#### LIST OF TASKS:
**1)** From the account of working at The Observer, list every publication that Nick Cohen is said to write for.
**2)** Write the next part of the account of working at The Observer, picking up after its final sentence.

#### PROVIDED PASSAGE:

┌──

Twenty-two years ago, I was working in sales in the textile industry, but I couldn’t stop asking questions about the provenance of materials and whether the people in the supply chain had been paid fair wages. I was clearly getting on everybody’s wick.
I decided to look for a workplace that fitted more easily with my values, a place where such questions might be welcomed rather than hissed at. I answered an advert in The Guardian to work as a temporary admin assistant.
I was a Guardian reader, plus my granddad had been a long-term Observer reader so I was very familiar with its – at that time – huge broadsheet pages causing all manner of arguments on a Sunday. This struck me as a newspaper group that held powerful corporations and people to account. It spoke truth to power.
I got the temp job. As was common at the time, the advert was marked ‘This is not a route into journalism’. That was fine with me. I had no such aspirations, and I joined The Observer Magazine, replacing the previous incumbent who was off to be a journalist (obviously she had taken no notice of the ban on progression either).
I became the full-time editorial assistant and for a few years, the job fitted me like a glove. The people I worked with cared about the environment, workers’ rights and social cohesion. They ran pieces calling out racism, misogyny and injustice. My first proper feature, if only extended photograph captions, covered the UK’s first civil partnerships. The paper’s values felt like my values.
Before ‘woke’ was a thing, outside of work my friend’s dad used to refer to me with some trepidation as ‘The Manchester Guardian’, a clue that everyone better mind their Ps and Qs when I was in the vicinity.
It was during this time as an admin assistant that I was assaulted by Nick Cohen, a prominent and highly-regarded journalist and, until this week when his column was “paused” as he is investigated by the company, still a star columnist on The Observer, as well as other publications including The Spectator and Private Eye.
For clarity, while I didn’t think the assault was serious sexual assault, it was alarming, deliberate and made me extremely uncomfortable. It was not a brush pass, an arse slap or anything that can be thought of as high jinks. It was a deliberate and serious grope.
Years later, I decided to describe that encounter on Twitter. The thread of tweets read:
“I don’t normally read Nick Cohen’s column in the Observer. Ever since he ‘groped’ me at the photocopier (zero marks for originality) at work when I was an admin assistant in my early 20s I have avoided being anywhere near him. But I do think he is a total creep.
“His assault on me would not be considered a serious sexual assault but lurking in the shadows to lay your hands on an underling (or anyone) is not to my mind compatible with the position he presents.”
There’s something particularly embarrassing about admitting to being groped. It lies in the hinterland of wrong and a bit of fun. Part of this must surely lie in the Benny Hill-soaked culture that many of us grew up with and a general inability to see and understand distress and how to deal with it.
The Conservative MP Caroline Nokes and the political editor Ailbhe Read both went public about being groped by the Prime Minister’s father, Stanley Johnson. They are definitely heroes of mine and I think have had wider influence. Many, perhaps even some readers of this article, will subscribe to the view of Stanley’s daughter, Rachel Johnson that by calling out her gropey dad, Nokes was “not playing the game”, from which we must infer that we should shut up and put up.
But what happens if you don’t “play the game” and just let the offence slide? Like Nokes and Rea, I was to find out.
In 2018 in the light of #MeToo I found myself thinking about the incident and my reaction to it. By this time I was freelance, but was writing a column for The Observer on ethical living that had run for 14 years. I was also the founder of the ground-breaking Observer Ethical Awards that ran for a decade, celebrating social and environmental justice.

└──

#### DATA SECTION:
┌──

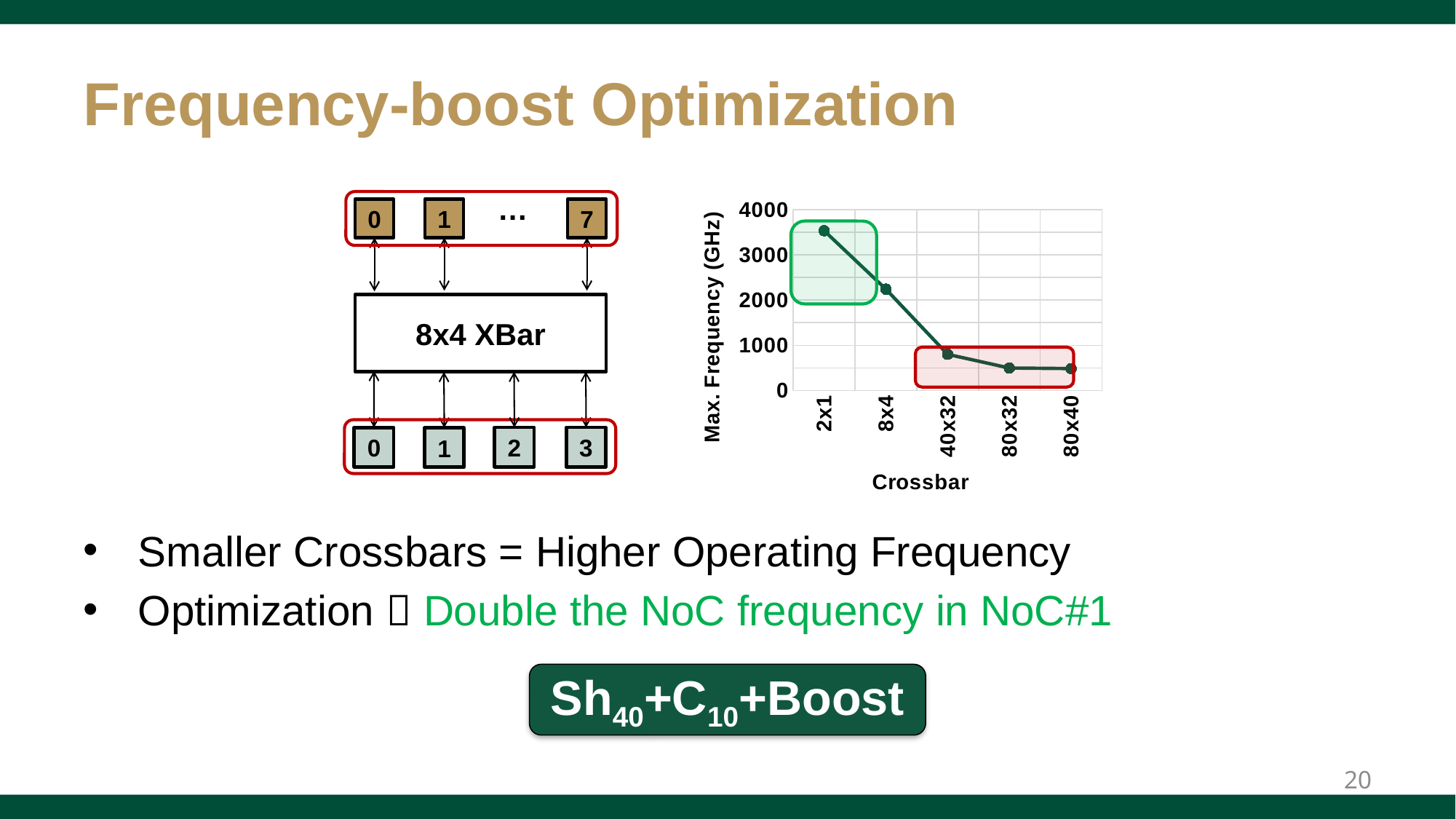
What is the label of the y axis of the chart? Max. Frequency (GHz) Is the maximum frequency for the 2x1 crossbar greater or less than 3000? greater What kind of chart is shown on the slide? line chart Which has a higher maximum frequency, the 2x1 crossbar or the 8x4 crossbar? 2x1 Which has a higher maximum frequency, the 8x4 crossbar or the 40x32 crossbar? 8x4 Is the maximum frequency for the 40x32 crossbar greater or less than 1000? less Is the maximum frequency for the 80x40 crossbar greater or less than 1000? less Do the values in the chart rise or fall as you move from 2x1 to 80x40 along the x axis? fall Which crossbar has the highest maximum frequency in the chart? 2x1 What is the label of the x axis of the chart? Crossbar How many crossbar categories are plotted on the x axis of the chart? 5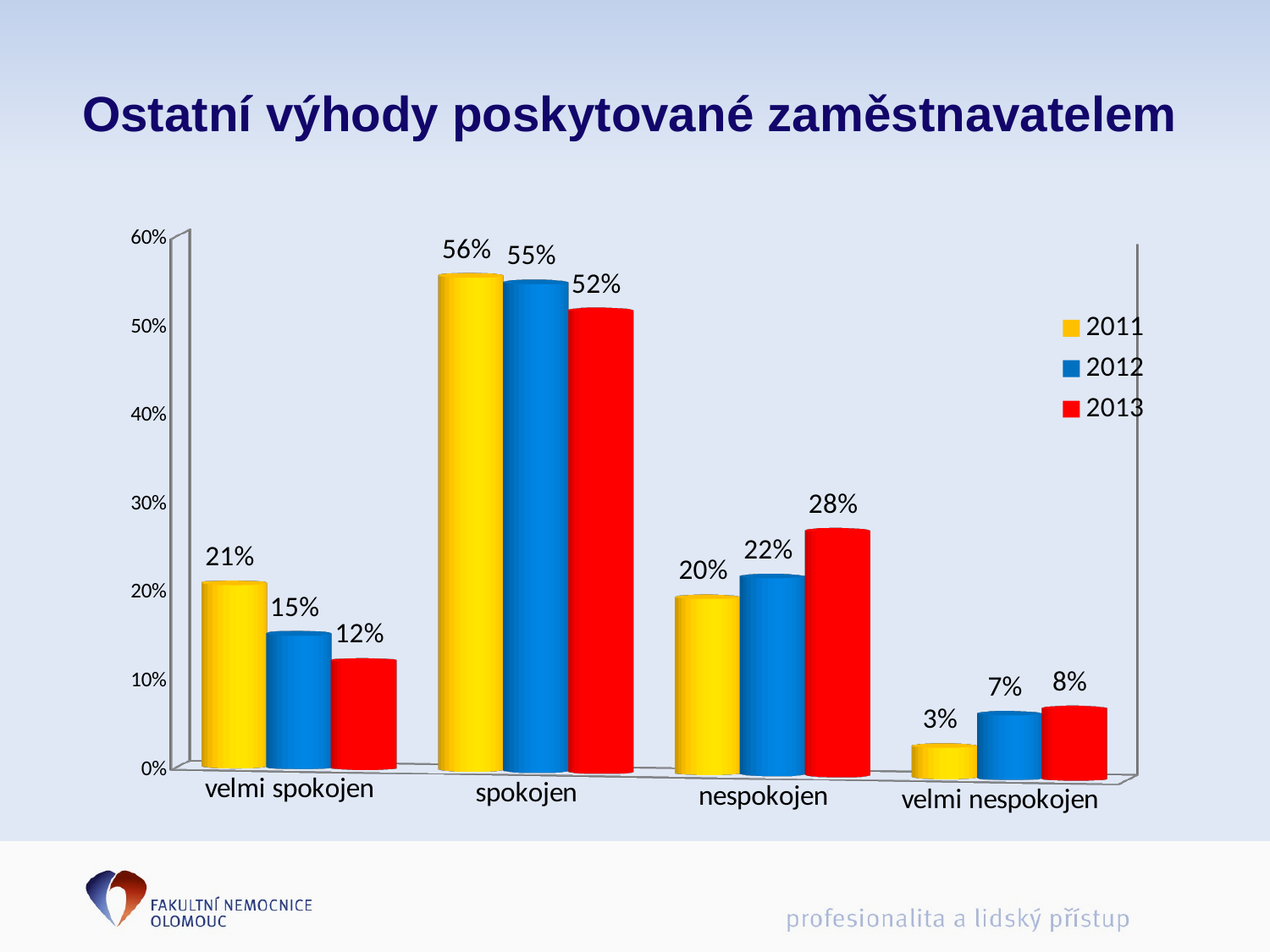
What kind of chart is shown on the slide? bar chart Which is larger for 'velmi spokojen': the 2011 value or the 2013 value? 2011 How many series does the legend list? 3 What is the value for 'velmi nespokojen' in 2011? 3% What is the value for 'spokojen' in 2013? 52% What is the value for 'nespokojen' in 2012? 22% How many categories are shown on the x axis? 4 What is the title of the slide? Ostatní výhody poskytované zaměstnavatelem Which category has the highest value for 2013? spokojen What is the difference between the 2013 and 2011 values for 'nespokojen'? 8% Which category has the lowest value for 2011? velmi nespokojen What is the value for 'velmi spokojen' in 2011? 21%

└──

#### EXPECTED RESPONSES:
**1)** The Observer, The Spectator, Private Eye

**2)**
For me, there was a very close bond between #MeToo and the stories I had covered around social justice, particularly all the young female garment workers (the fashion supply chain has always been a big story for me that I have covered extensively in the Guardian and Observer) who are routinely assaulted, raped and intimidated during the working day.
I became deeply ashamed that I hadn’t reported my experience. Meanwhile, my deep connection to the Observer/Guardian and the values we projected meant that I was anxious about how the titles’ increasingly strident coverage of MeToo would be perceived if stories like mine did come out. I sensed a risk to my precious brand, but I still wasn’t sure what to do about it.
Then, by chance, at a leaving do a colleague happened to mention that a weird complaint had come in about Nick Cohen but was not credible. I asked why it wasn’t deemed credible and they didn’t really have a good reason.
Then I disclosed my experience. The colleague suggested if that had been known, they would have had a different perspective of the complaint they had received. It was implied that it had been discounted as a smear. I thought that was a dangerous assumption given my own experience.
The next day I emailed the office of a senior executive who had managed me for years to book a meeting, and a few days later I arrived for that meeting.
Spoiler alert: it was a horror show.
The meeting caused me extreme anxiety. Within minutes I felt that the person I was talking to was trying to shut me down. They were at turns dismissive, talked over me, angry and yet also confusingly vague. I was so traumatised that I wrote down a full note of everything I remembered as soon as I could get to my laptop.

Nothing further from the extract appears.